- 629 Okunma
- 2 Yorum
- 1 Beğeni
HERKESE HELÂL MÜSLÜMANA HARAM
Osmanlı Devleti yeni kurulmuş emekleme çağında, yeşil Bursa ise çiçeği burnunda başkent.
Malûmunuzdur, Türkler de su hayratı başlı başına hasane-i cariye olup hayır yapan kişinin ölümünden sonra bile amel defterine sevap yazılmasına bir vesile kabul edilir.
Hayır ve hasanetin kıymetini bilen bir Bursa sakini kendince kentin önemli bir mekanına bir çeşme yaptırarak bir de güzel yazı yazdırır. Yazıda şöyle yazmaktadır: “ Herkese helâl müslümana haram”
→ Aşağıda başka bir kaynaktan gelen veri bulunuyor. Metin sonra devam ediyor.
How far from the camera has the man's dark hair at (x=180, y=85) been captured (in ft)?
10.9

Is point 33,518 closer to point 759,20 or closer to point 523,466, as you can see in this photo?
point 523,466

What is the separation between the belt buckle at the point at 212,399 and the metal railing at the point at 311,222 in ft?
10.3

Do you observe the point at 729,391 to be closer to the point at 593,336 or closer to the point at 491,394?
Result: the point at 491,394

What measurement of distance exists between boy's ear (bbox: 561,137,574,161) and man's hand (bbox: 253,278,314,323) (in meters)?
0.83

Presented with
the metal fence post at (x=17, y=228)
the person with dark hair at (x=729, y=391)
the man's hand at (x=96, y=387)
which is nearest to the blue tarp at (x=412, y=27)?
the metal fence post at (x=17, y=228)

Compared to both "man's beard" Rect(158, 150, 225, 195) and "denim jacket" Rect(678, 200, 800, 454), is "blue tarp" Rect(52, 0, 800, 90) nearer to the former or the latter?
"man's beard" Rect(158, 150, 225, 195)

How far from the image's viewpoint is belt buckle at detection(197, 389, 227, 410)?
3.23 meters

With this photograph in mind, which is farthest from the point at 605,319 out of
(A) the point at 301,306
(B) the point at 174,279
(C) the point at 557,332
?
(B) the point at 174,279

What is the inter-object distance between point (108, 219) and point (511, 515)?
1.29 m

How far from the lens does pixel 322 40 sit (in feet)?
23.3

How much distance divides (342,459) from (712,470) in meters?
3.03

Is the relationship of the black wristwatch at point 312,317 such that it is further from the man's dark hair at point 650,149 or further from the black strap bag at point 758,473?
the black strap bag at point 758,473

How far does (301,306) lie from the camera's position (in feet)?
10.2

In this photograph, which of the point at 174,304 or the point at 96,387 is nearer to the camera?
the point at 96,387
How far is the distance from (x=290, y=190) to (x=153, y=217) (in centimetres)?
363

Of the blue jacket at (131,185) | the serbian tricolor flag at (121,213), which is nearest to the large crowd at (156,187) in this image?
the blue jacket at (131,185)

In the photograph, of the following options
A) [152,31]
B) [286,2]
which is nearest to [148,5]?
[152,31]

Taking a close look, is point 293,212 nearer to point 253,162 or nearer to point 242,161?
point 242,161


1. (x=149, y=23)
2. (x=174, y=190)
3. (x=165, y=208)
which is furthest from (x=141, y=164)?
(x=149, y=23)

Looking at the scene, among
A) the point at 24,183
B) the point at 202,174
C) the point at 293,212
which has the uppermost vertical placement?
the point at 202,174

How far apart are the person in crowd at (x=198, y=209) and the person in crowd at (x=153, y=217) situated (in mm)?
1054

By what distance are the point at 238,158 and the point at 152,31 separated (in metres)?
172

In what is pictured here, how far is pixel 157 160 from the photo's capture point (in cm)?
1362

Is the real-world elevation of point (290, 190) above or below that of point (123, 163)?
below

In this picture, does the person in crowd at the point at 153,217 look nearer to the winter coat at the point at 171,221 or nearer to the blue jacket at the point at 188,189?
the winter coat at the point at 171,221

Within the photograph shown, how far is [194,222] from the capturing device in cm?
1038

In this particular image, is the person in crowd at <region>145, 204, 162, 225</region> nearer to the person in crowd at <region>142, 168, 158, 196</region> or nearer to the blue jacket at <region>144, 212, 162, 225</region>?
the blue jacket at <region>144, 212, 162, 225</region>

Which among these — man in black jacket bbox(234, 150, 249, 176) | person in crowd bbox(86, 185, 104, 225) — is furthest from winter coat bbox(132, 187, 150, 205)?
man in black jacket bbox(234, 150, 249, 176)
Bursa, dalgalanmış durulmuş bir başkenttir. Yıldırım Beyazıt’ın Timur’a esaretinin arkasından başlayan Fetret Devri denilen On yıllık kargaşa dönemi yeni bitirilmiş.
Bu ibare, bu ifade görenleri şaşkına çevirir. Bu nasıl adabsızlık, bu nasıl edebsizlik, bu nasıl fitne ki müslümanı gayrı müslüm karşısında aşağılar.
Yemezler içmezler bu durumu padişaha ve kadıya gammazlarlar. Hayır sahabi kişi yaka paça huzura getirilir.
İthamın estirdiği rüzgâr ile adam töhmet altına alındığı için mahalle baskısı denilen sosyolojik olay idam ipini adamın boynuna geçirmiştir. Yargısız infaz an meselesi, adam savunma için söz ister biraz da zaman... Son istek olarak isteği yerine getirilir.
Biri Yahudi, biri Hristiyan bir diğeri de Müslüman olmak üzere üç dinin din görevlilerini bir haftalık ara ile tutuklanmasını gerçekleştirilecek halkın tepkisi ölçülerek bir sonuca varılacaktır. İslami anlayışa göre dünya bir imtihan alanıdır. Hayat ise başından sonuna bir imtihandır.
Birinci hafta, bir havradan apar topar bir haham karga tulumba tutuklanır. Bursadaki bütün yahudi ahali ayağa kalkar. İtiraz eder, haksızlığın giderilmesi için her türlü tepkiyi ortaya koyarak hahamı özgürlüğüne kavuşturur.
İkinci hafta bir kiliseden papaz tutuklanır hristiyanlar da aynı şekilde tepki ortaya koyarak papaza sahip çıkar.
Sıra Müslüman ahalinin imtihanına gelir. Bursa Ulu Cami imamı bir sabah, sabah namazını kıldırır kıldırmaz atar topar tutuklanır. Cami içinde bir uğultu kopar, imamı alıp götürür muhazıflar cemaatin gözü önünde. Hiç kimse tepki vermez. Öğle namazı için toplananlar, ha bire kendi aralarında söylenip dururlar:
-Ne suç işledi acaba, son günler de bir garip davranıyordu zaten. Şeriatın kestiği parmak acımaz. Durun bakalım altından ne çıkacak. Bir de yıllardır arkasında namaza durduk. Kıldığımız namazlar ya boşa gittiyse, geçmiş namazlarımıza kaza gerekir mi ki…
Yetkililer, görevliler kendi kanaatlerini de ekleyerek durumu padişaha arz ederler. Hayır sahibi de durumu padişaha arz etmek için huzura alınır.
Hayır sahibi:
-Ulu Hünkarım, üç ahalinin durumunu gördük. Siz bir çeşme yaptırsanız çeşmenin mimarı böyle bir yazı yazdırsa garip karşılar mısınız? Sizce bu islâm ahalisine su helâl midir der.
Padişah:
Siz kutlarım, beni üzüntüye gark eden hadiseler yaşandı. Ben müslüman tebaam adına kahroldum. Liderine, imamına sahip çıkmadığı için böyle bir ahaliye, bırakın suyu, hava bile haramdır diyerek hayır sahibi adama ceza yerine ödül bile verir.